··· Estratto ···
I palestinesi avevano un altro premio Nobel ex aequo: Arafat. Un casinista. Una sera, a cena, aveva preso una mela, l'aveva tagliata in quattro spicchi e me l'aveva passata, allungando la mano già tremula dalla parte del tavolo dove stavo io, cioè di fronte a lui. Quando hai poco più di trent'anni, fa un certo effetto. Attorno ad Arafat ronzava la sua corte, mentre lui raccontava del primo carro armato che aveva acquistato da giovane. Una pacchia. Eppure tirava l'aria che tira a palazzo: un'aria che sa di trame e complotti. I palestinesi – e la loro causa – sono finiti anche sotto il rullo di questi intrighi, dentro questa ragnatela. Gli israeliani non c'hanno pensato due volte a farsi avanti e ad autoinvitarsi al banchetto. È il Medio Oriente, cari lettori.
Sappiamo, credo tutti, quanto è seguito. Attentatori sucidi, bombe, rappresaglie, invasioni. E un muro. E poi: la Svizzera che lancia gli Accordi di Ginevra, con la signora Calmy-Rey uguale (ma soltanto: prima) a Papa Francesco che accoglie (cosa di poche settimane fa) il presidente israeliano Peres e quello palestinese Abbas. Uno scambio di baaaaaci e miiiiicrobi. Una photo opportunity. Altro? Zero. Uno spot pubblicitario gratuito, per tutti. Eppure, ci hanno scritto chilometri di articoli sulla Pax vaticana. Palle.
···
- [Consegna 1]: Nel brano sul Medio Oriente, di che cosa parlava Arafat mentre la sua corte gli ronzava attorno?
- [Consegna 2]: Prosegui il brano sul Medio Oriente partendo dal punto in cui si ferma.
··· Elenco fornito ···
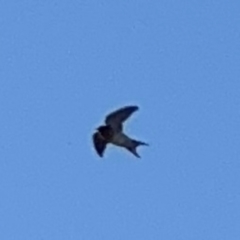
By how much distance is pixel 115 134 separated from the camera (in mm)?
7715

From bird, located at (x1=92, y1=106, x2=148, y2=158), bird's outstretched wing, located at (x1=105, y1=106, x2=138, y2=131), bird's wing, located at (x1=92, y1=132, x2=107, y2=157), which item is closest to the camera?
bird, located at (x1=92, y1=106, x2=148, y2=158)

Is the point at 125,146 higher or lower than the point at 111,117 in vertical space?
lower

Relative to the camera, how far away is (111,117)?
7.83 meters

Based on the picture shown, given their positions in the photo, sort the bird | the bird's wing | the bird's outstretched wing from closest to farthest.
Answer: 1. the bird
2. the bird's outstretched wing
3. the bird's wing

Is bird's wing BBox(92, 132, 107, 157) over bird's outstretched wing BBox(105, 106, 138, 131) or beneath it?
beneath

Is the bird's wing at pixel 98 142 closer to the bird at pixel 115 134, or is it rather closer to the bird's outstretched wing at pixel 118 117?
the bird at pixel 115 134

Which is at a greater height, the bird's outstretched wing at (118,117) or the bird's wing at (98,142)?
the bird's outstretched wing at (118,117)

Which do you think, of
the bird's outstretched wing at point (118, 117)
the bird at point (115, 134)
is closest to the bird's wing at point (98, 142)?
the bird at point (115, 134)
···
- [Risposta 1]: Del primo carro armato che aveva acquistato da giovane.

- [Risposta 2]:
Se lo dico, sembro un presuntuoso. Però lo dico: non fregava niente a nessuno. E prima di esprimere il prossimo pensiero premetto ciò che obbligatoriamente va premesso: ho molti amici israeliani. Davvero. Ora dico il mio pensiero: gli israeliani (la politica, l'establishment) sono riusciti a fare credere al mondo che non esiste più una causa palestinese, che esiste soltanto una faida interna tra i palestinesi. C'è del vero. Va aggiunto, però, che è stata innescata e coltivata dall'esterno, dagli israeliani e non soltanto da loro, anche dall'Occidente (che termine ridicolo e vuoto…) e dai paesi aaaarabi e musulmaaaani (vedi Turchia, Qatar...).
Quello che abbiamo davanti agli occhi oggi va in questa direzione, ne sono convinto e lo scrivo: le bombe che cadono su Gaza, cadono su chi? Sui soldati di Hamas? Ma se sono sotto terra... Cadono sulla gente: donne, bambini, genitori, vecchi, e sui giovani, sui ragazzi e sulle ragazze, sui profughi dieci volte profughi e sui feriti nuovamente feriti e infine morti ammazzati. Cadono sulle scuole. S.-u-l-l-e-s-c-u-o-l-e. Perché?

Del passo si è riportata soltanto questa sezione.